_PROBLEM REQUIREMENTS:_
Pull out every row below that contains the word "camera", and copy each one in full.

_GIVEN INFORMATION:_
○ ○ ○ ○ ○ ○ ○
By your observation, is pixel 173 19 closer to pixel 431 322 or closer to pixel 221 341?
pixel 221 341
○ ○ ○ ○ ○ ○ ○
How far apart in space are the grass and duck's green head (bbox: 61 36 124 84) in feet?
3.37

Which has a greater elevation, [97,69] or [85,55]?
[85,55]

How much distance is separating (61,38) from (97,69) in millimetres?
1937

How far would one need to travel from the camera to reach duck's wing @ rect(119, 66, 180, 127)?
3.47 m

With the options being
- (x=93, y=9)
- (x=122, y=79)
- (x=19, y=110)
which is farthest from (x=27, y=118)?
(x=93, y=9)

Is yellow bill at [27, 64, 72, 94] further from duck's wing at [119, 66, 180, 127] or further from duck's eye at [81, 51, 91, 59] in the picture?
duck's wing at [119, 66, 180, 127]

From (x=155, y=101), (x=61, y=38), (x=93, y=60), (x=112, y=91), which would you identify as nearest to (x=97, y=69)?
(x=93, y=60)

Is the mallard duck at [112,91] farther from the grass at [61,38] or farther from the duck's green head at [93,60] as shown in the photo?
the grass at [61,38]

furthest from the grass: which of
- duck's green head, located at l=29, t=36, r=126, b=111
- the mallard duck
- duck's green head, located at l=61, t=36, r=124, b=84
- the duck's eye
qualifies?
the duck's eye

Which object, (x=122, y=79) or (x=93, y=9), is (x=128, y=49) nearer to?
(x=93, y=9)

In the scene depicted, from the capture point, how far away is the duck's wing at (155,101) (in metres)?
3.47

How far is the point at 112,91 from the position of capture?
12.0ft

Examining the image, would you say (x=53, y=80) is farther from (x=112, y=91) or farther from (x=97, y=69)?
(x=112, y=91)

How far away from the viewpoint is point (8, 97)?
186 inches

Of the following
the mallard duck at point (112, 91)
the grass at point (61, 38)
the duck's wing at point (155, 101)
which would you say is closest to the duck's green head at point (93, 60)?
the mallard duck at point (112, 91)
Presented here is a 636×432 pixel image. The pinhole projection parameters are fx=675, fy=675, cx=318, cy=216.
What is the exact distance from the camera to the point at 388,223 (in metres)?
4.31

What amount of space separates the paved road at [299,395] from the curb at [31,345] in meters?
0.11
○ ○ ○ ○ ○ ○ ○
_TASK RESULT:_
How far would one need to travel from the camera to reach duck's wing @ rect(119, 66, 180, 127)?
What is the exact distance from the camera to the point at 388,223 (in metres)?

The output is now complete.